■ Bagian Teks:

-- -- --

SEMARANG, KOMPAS.com - Pemerintah Kota Semarang, Jawa Tengah, menggelar tradisi dugderan secara sederhana untuk menyambut Ramadhan.
Meski tidak semeriah pada saat sebelum pandemi, tapi budaya asli Kota Semarang ini tetap dilaksanakan dengan pembatasan.
Wali Kota Semarang Hendrar Prihadi mengatakan, tradisi dugderan tahun ini masih digelar tanpa pawai seperti pada saat sebelum pandemi.
"Tradisi dugderan tetap akan dilakukan hanya metodenya masih belum bisa arak-arakan di jalan raya," jelas Hendi usai pengecekkan stok minyak goreng di Pasar Bulu, Selasa (29/3/2022).
Hendi mengungkapkan prosesi akan diawali dengan acara pembukaan secara simbolis di Balai Kota Semarang.
Kemudian, acara dilanjutkan secara terbatas di Masjid Agung Semarang atau Masjid Kauman, Kawasan Pasar Johar.
"Proses itu kita mulai dari halaman Balai Kota kemudian pindah ke Masjid Agung Semarang," kata Hendi.
Tujuannya yakni untuk memberikan informasi kepada masyarakat bahwa telah tiba bulan yang penuh berkah.
"Kita sudah dapat kabar dari Pak Gubernur beliau bersedia menerima kita di MAJT dan menyampaikan masyarakat bahwa Ramadan akan segera tiba dan mulai menata kehidupan lebih baik di bulan yang penuh berkah," ungkapnya.

-- -- --

■ Data Tercatat:
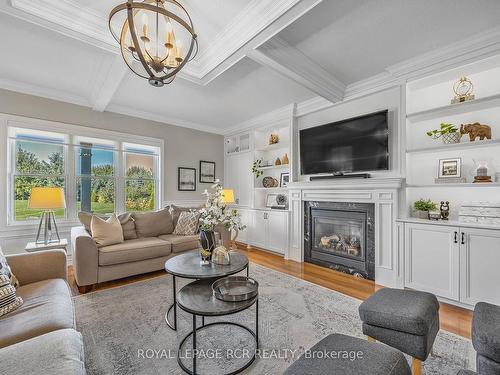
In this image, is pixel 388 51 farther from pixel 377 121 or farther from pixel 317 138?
pixel 317 138

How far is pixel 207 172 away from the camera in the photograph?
5551mm

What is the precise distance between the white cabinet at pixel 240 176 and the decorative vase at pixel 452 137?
3.28 m

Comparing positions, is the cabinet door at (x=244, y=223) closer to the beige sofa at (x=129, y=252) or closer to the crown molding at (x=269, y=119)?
the beige sofa at (x=129, y=252)

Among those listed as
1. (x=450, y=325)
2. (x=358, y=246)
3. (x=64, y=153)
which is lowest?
(x=450, y=325)

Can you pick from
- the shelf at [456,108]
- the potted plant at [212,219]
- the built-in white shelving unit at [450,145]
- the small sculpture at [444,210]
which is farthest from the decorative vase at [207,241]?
the shelf at [456,108]

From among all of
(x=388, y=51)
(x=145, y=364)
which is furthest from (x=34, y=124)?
(x=388, y=51)

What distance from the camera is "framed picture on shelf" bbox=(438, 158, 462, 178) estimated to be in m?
2.70

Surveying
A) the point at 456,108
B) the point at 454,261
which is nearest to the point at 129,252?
the point at 454,261

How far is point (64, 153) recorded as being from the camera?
152 inches

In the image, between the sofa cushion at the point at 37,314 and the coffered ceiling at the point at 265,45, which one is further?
the coffered ceiling at the point at 265,45

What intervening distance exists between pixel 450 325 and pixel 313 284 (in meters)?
1.34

-- -- --

■ Tugas Anda: Teruskan berita tentang tradisi dugderan, dimulai tepat setelah kalimat terakhirnya. Data ini merupakan bahan tersendiri yang terpisah dari berita tentang tradisi dugderan.

■ Jawaban Tugas:
Di sisi lain, tradisi Dugderan ini juga diharapkan bisa menjadi daya tarik wisatawan yang berkunjung ke Kota Semarang.
Sebagai informasi, tradisi Dugderan merupakan pesta rakyat tahunan yang berlangsung turun temurun dengan melibatkan masyarakat Kota Semarang.
Tradisi ini dimeriahkan dengan festival di mana para pedagang akan menjajakan dagangannya, mulai dari minuman, makanan, dan berbagai mainan tradisional anak-anak.
Selain itu, untuk memeriahkan tradisi Dugderan, diciptakan ikon berupa Warak Ngendok sebagai simbol dari keberagaman etnis di Kota Semarang dan sekitarnya.
Pasalnya, Warak Ngendok berbentuk naga pada kepalanya yang merupakan ciri khas etnis Tionghoa.
Lalu tubuhnya menyerupai binatang Unta, yang merupakan simbol etnis Arab.
Pada kaki dibuat dengan menyerupai kambing sebagai simbol yang menunjukkan etnis khas Jawa.